Various embodiments of the present disclosure relate to a display device that includes a touch sensor.

Description of Related Art

A touch sensor is a sensor that is configured to sense a touch motion of a user. Since it can substitute for additional input devices such as a keyboard and mouse etc., it is being widely used in mobile devices, and its usage is expanding.

Such a touch sensor may be attached to a display panel that displays an image and may perform a function of sensing touches.

There are various types of touch sensors: capacitive touch sensors, inductive touch sensors, and resistive touch sensors.

Inductive touch sensors are used to sense touches performed by a stylus with precision.

SUMMARY

According to an embodiment, there is provided a display device including a display unit for displaying an image, the display unit including light emitting regions; a touch sensor arranged on a rear surface of the display unit; and a coil unit arranged on a front surface of the display unit, and including a plurality of auxiliary coils.

The plurality of auxiliary coils may be in a floating state.

The plurality of auxiliary coils may be spiral inductors.

Each of the plurality of auxiliary coils may be a parallelogram helical coil.

The parallelogram helical coil may include a pad connected to one end of the parallelogram helical coil.

The other end of the parallelogram helical coil maybe connected to the pad.

The parallelogram helical coil may form a closed loop.

The plurality of auxiliary coils may be circular helical coils.

The circular helical coil may include a pad connected to one end of the circular helical coil.

The other end of the circular helical coil may be connected to the pad.

The circular helical coil may form a closed loop.

The touch sensor may be an inductive touch sensor.

The display unit may include a plurality of pixels.

The plurality of auxiliary coils may not overlap with the light emitting regions.

Each of the plurality of auxiliary coils may have a helical structure.

The coil unit may further include a plurality of pads each connected to the auxiliary coils.

Each of the plurality of auxiliary coils may form a closed loop.

The touch sensor may include a plurality of driving coils, and a plurality of sensing coils disposed such that they intersect the driving coils.

The touch sensor may further include a driver configured to supply a driving current to the driving coils, and a controller configured to receive a signal being output from the sensing coils.

At least a portion of the auxiliary coils may be disposed between the light emitting regions.

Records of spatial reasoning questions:
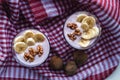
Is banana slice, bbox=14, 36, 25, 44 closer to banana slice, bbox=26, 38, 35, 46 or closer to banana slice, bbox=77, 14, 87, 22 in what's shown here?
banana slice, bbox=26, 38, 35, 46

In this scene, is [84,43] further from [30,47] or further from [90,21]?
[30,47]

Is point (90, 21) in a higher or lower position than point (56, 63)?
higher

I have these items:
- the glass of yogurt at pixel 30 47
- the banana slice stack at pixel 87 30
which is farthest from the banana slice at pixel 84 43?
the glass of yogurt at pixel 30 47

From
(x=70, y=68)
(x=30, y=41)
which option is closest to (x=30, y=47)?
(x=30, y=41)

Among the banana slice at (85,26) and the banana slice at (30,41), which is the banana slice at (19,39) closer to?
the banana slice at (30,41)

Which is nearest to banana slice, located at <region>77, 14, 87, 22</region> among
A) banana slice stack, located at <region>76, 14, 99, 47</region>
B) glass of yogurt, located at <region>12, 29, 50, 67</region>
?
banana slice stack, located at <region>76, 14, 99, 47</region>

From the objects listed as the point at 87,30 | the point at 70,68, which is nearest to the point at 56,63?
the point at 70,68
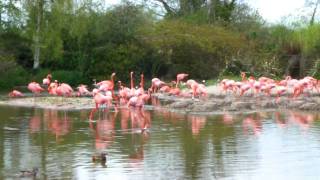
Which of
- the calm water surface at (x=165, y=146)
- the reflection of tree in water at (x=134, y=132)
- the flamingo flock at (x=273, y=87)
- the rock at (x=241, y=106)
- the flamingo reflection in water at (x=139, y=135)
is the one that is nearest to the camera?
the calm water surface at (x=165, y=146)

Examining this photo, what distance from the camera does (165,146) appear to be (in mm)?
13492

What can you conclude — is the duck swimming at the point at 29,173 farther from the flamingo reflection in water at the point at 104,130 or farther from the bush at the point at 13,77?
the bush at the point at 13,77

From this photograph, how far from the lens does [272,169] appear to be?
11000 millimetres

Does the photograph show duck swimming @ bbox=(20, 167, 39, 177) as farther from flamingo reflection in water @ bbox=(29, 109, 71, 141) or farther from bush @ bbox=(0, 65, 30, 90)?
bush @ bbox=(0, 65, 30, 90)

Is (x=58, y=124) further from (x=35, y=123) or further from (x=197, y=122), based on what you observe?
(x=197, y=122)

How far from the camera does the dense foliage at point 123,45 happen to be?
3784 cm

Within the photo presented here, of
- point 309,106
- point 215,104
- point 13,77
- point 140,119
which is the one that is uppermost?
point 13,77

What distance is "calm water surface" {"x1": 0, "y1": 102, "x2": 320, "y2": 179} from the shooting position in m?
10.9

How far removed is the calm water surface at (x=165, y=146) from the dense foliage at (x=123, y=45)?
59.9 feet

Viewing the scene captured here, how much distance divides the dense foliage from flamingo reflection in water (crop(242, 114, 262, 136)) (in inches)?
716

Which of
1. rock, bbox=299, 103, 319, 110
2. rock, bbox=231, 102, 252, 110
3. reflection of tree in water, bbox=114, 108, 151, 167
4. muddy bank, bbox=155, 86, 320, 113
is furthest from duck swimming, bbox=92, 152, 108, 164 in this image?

STATED EXERCISE 1:
Answer these questions using the display device excerpt:
(a) What types of touch sensors does it list?
(b) Where is the coil unit arranged?
(c) What is the driver configured to do?
STATED EXERCISE 2:
Convert the part of the entries that opens with the line containing "What distance is" and closes with the last line of the entries into a Markdown table with the columns Row and Line. Include both end lines, and leave out blank lines.
The display device excerpt and the entries come from separate sources.

WORKED SOLUTION 1:
(a) Capacitive touch sensors, inductive touch sensors, and resistive touch sensors.
(b) On a front surface of the display unit.
(c) Supply a driving current to the driving coils.

WORKED SOLUTION 2:
| Row | Line |
|---|---|
| 1 | What distance is "calm water surface" {"x1": 0, "y1": 102, "x2": 320, "y2": 179} from the shooting position in m? |
| 2 | 10.9 |
| 3 | How far removed is the calm water surface at (x=165, y=146) from the dense foliage at (x=123, y=45)? |
| 4 | 59.9 feet |
| 5 | Viewing the scene captured here, how much distance divides the dense foliage from flamingo reflection in water (crop(242, 114, 262, 136)) (in inches)? |
| 6 | 716 |
| 7 | Which of |
| 8 | 1. rock, bbox=299, 103, 319, 110 |
| 9 | 2. rock, bbox=231, 102, 252, 110 |
| 10 | 3. reflection of tree in water, bbox=114, 108, 151, 167 |
| 11 | 4. muddy bank, bbox=155, 86, 320, 113 |
| 12 | is furthest from duck swimming, bbox=92, 152, 108, 164 in this image? |